UP, UP AND WAY AWAY
Would you take a balloon ride to the very edge of space? The Washington Post reports on a Tucson company offering helium balloon rides that would take customers in a pressurized capsule to the dizzying height of 100,000 feet, or roughly three times the height of your average airplane ride. For the hefty price of $75,000 (U.S.) apiece, passengers would ascend for 111/2 hours, followed by two hours admiring the planet from above. “The sky’s going to be completely black,” said Jane Poynter, co-founder of Paragon Space Development. “You’ll be able to see the curvature of the Earth.” In the next stage, the capsule would disconnect from the balloon and go into free-fall as a parafoil allows it to glide gracefully to the Earth’s surface. The company plans to begin the flights in the next three years.
THE BUZZ ON BEES
Which is tougher: the bee or the dinosaur? Livescience.com reports on a new study indicating that the ancestors of modern carpenter bees actually died out with the dinosaurs, but the bees made a comeback. Researchers at the University of New Hampshire examined the DNA of four types of carpenter bees belonging to the group Xylocopinae from every continent except Antarctica in search of clues to their evolutionary beginnings. Scientists noticed something odd with all four groups, starting 65 million years ago at the handover point of the Cretaceous and Paleogene periods. “We found this mass extinction event signature in the DNA that just happened to correspond to the extinction of dinosaurs, which was a major change in the global diversity at the time,” said study author Sandra Rehan. The findings may help scientists better understand the current decline in the global bee population.

▸ **Input data**:
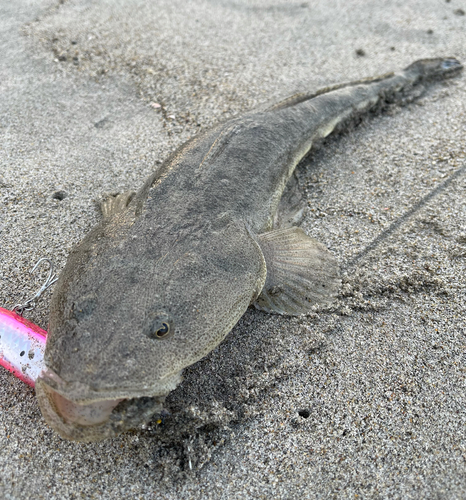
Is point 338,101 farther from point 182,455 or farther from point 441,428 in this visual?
point 182,455

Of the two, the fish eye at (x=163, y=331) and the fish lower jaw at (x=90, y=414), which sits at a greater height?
the fish eye at (x=163, y=331)

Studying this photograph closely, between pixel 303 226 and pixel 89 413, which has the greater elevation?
pixel 89 413

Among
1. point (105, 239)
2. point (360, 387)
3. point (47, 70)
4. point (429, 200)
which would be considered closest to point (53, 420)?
point (105, 239)

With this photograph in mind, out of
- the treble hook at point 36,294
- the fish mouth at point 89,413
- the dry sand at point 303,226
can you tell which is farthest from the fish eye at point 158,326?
the treble hook at point 36,294

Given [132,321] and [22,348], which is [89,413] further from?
[22,348]

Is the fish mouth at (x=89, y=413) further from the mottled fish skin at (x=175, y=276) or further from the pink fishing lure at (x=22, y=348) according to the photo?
the pink fishing lure at (x=22, y=348)

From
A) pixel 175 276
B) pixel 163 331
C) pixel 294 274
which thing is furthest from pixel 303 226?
pixel 163 331
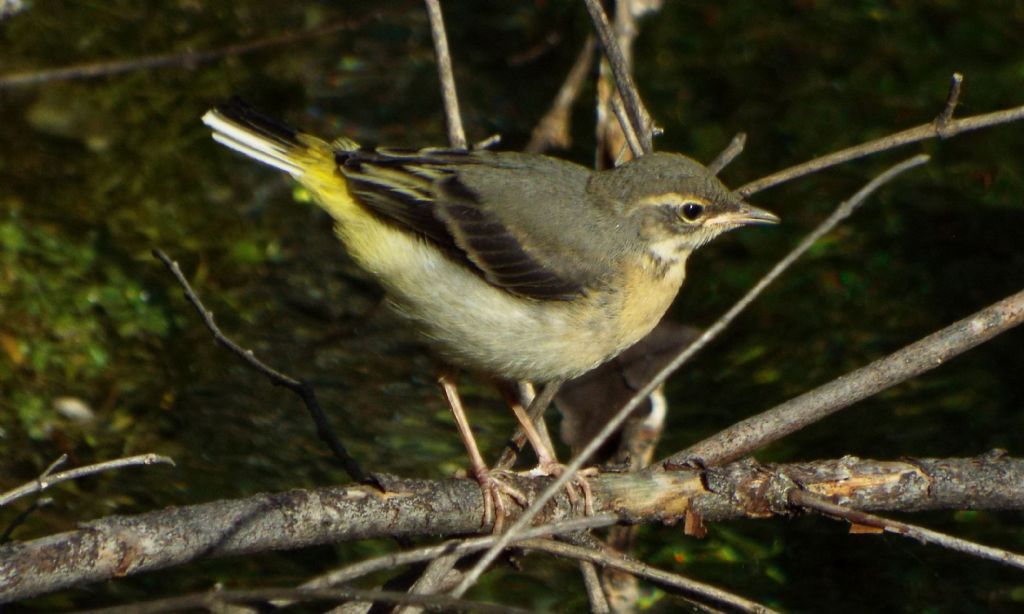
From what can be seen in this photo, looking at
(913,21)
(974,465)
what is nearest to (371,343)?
(974,465)

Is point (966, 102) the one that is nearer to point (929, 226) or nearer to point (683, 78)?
point (929, 226)

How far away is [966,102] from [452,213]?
4443 mm

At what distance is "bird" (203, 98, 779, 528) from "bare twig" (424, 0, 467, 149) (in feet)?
1.48

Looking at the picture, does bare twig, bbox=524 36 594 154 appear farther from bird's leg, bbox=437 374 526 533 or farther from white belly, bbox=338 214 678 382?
bird's leg, bbox=437 374 526 533

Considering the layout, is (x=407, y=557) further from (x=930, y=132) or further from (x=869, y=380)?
(x=930, y=132)

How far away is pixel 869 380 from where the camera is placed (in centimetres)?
471

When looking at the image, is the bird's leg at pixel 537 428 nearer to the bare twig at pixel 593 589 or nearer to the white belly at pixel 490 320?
the white belly at pixel 490 320

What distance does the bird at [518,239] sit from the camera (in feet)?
16.8

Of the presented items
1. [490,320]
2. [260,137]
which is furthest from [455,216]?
[260,137]

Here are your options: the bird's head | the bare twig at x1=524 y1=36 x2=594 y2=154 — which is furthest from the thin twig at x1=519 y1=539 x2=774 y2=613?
the bare twig at x1=524 y1=36 x2=594 y2=154

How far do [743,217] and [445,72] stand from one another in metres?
1.59

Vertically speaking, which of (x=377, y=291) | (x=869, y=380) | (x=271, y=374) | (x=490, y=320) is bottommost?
(x=271, y=374)

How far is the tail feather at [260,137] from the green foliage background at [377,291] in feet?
4.47

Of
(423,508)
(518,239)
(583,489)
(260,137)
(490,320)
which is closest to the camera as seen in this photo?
(423,508)
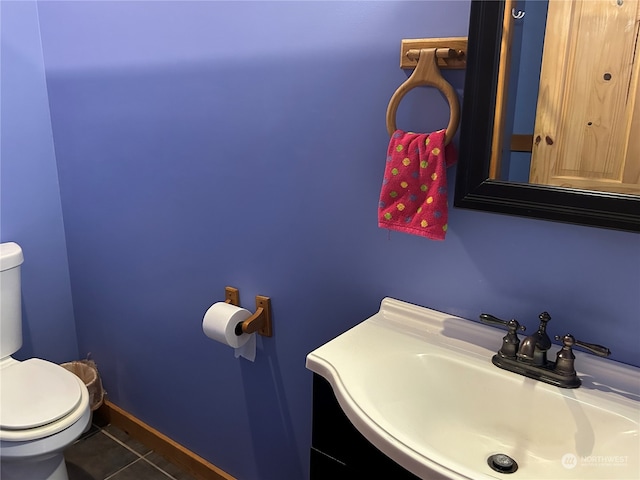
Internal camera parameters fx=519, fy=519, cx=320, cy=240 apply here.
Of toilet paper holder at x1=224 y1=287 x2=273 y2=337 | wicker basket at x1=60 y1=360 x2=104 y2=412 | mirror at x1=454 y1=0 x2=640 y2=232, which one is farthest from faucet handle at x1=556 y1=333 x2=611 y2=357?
wicker basket at x1=60 y1=360 x2=104 y2=412

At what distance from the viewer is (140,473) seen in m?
2.05

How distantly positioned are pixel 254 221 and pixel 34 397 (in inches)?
37.2

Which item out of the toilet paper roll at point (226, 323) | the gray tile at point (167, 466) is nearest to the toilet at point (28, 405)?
the gray tile at point (167, 466)

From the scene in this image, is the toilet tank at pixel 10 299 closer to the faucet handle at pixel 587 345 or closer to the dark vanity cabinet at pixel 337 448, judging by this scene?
the dark vanity cabinet at pixel 337 448

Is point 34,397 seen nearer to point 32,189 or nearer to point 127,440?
point 127,440

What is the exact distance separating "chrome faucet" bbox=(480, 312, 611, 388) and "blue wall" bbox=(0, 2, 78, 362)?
186 cm

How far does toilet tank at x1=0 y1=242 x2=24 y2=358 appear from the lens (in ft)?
6.23

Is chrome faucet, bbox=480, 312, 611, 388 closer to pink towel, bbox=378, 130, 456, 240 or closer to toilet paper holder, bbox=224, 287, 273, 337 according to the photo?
pink towel, bbox=378, 130, 456, 240

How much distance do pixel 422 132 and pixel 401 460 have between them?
719 millimetres

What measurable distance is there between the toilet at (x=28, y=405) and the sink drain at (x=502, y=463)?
129 centimetres

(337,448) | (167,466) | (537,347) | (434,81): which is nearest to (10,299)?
(167,466)

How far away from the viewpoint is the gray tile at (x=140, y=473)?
6.65 feet

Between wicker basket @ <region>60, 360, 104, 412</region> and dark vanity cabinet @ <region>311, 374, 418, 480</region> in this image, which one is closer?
dark vanity cabinet @ <region>311, 374, 418, 480</region>

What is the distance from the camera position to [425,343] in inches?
48.3
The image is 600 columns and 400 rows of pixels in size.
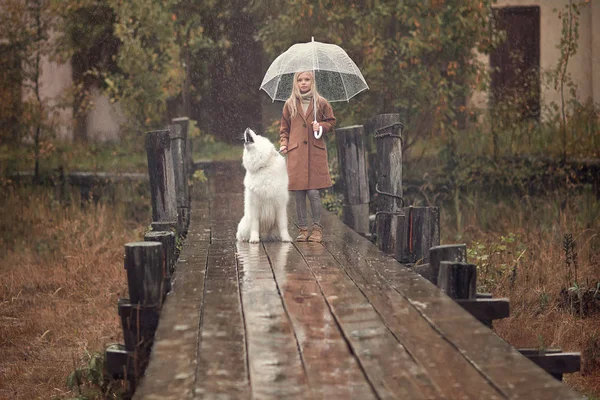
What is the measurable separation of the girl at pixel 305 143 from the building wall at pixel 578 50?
7.66 meters

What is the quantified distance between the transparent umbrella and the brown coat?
143mm

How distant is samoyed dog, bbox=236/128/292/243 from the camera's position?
7109 millimetres

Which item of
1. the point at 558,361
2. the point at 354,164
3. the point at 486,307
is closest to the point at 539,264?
the point at 354,164

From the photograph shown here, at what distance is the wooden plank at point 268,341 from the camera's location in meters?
3.81

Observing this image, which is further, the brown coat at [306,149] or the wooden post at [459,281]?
the brown coat at [306,149]

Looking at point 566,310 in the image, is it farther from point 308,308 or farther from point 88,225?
point 88,225

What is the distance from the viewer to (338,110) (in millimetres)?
12492

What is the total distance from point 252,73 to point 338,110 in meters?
5.44

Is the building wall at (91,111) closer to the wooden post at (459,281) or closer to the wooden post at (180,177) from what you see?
the wooden post at (180,177)

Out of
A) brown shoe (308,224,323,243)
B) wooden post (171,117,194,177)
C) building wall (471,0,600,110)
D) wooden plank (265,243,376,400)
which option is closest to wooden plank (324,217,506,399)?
wooden plank (265,243,376,400)

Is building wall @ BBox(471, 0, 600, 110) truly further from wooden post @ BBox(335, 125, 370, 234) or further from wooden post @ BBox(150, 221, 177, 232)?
wooden post @ BBox(150, 221, 177, 232)

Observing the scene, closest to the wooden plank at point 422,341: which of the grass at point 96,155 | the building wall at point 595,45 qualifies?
the grass at point 96,155

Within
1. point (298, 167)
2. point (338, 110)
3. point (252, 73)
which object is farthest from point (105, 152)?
point (298, 167)

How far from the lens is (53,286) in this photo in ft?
34.5
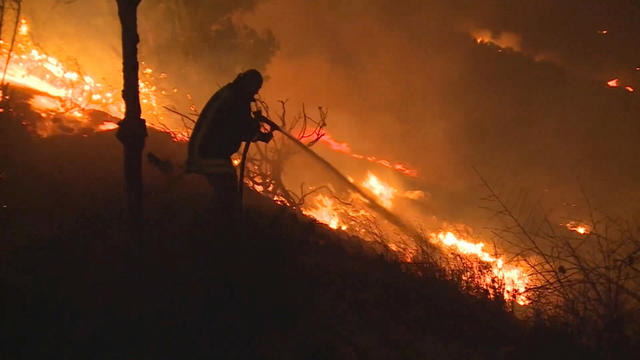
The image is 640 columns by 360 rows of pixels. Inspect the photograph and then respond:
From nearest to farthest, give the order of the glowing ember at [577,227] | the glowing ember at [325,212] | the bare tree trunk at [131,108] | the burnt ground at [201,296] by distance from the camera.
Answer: the burnt ground at [201,296] → the bare tree trunk at [131,108] → the glowing ember at [325,212] → the glowing ember at [577,227]

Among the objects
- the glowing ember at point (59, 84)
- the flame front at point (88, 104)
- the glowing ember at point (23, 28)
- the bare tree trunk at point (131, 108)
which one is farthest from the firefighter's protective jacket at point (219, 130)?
the glowing ember at point (23, 28)

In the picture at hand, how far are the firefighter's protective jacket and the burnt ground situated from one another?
24.3 inches

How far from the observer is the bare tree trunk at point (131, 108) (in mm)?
3229

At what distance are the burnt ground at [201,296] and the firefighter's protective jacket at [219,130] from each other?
62cm

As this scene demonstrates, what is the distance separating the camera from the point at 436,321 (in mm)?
4492

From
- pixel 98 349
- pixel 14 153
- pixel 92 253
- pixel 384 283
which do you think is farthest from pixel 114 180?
pixel 384 283

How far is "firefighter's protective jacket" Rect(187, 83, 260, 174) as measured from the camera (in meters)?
4.35

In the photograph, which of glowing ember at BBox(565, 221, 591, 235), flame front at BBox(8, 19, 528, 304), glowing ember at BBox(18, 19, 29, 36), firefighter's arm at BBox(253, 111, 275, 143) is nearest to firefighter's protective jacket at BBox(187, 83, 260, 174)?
firefighter's arm at BBox(253, 111, 275, 143)

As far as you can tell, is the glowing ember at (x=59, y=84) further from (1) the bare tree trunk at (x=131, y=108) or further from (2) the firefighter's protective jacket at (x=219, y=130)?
(1) the bare tree trunk at (x=131, y=108)

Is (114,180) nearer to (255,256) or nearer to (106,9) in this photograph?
(255,256)

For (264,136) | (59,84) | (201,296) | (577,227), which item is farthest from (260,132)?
(577,227)

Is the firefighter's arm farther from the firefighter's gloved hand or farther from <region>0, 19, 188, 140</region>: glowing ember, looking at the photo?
<region>0, 19, 188, 140</region>: glowing ember

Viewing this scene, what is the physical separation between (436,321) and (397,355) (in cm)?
99

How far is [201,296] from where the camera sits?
363 centimetres
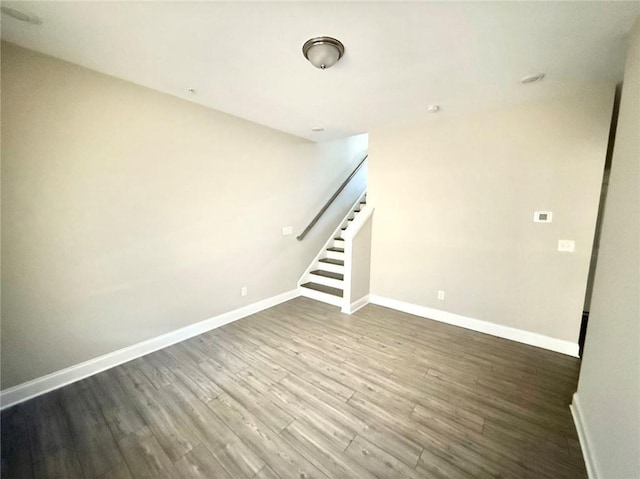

▸ **Task list**:
#1 Can you sum up the news brief on balloon rides and bees in two sentences?
#2 Could you carry the news brief on balloon rides and bees on past its last sentence?

▸ **Expected outputs**:
#1 A Tucson company, Paragon Space Development, plans to offer $75,000 helium balloon rides that would carry passengers in a pressurized capsule to 100,000 feet, where they could see the curvature of the Earth before a parafoil glides the capsule back to the surface. A University of New Hampshire study of carpenter bee DNA found that the bees' ancestors died out with the dinosaurs 65 million years ago before the bees made a comeback, and the findings may help scientists better understand the current decline in the global bee population.

#2
BEYOND THE PERSONAL
This just in: More than a quarter of Americans now get their news fix via Facebook. Mashable.com reports on a new study from the Pew Research Center that shows 30 per cent of Americans use Facebook as a daily news source. Of that number, 78 per cent said they routinely click on news links to media sites after they’ve logged on for unrelated reasons (such as checking out friends’ pictures or updating status). Over all, a mere 16 per cent of Facebook users say that catching up on the news is the main reason they log on. “People go to Facebook to share personal moments and they discover the news almost incidentally,” said Amy Mitchell, director of journalism research at Pew.
THOUGHT DU JOUR
Reality is that which, when you stop believing in it, doesn’t go away.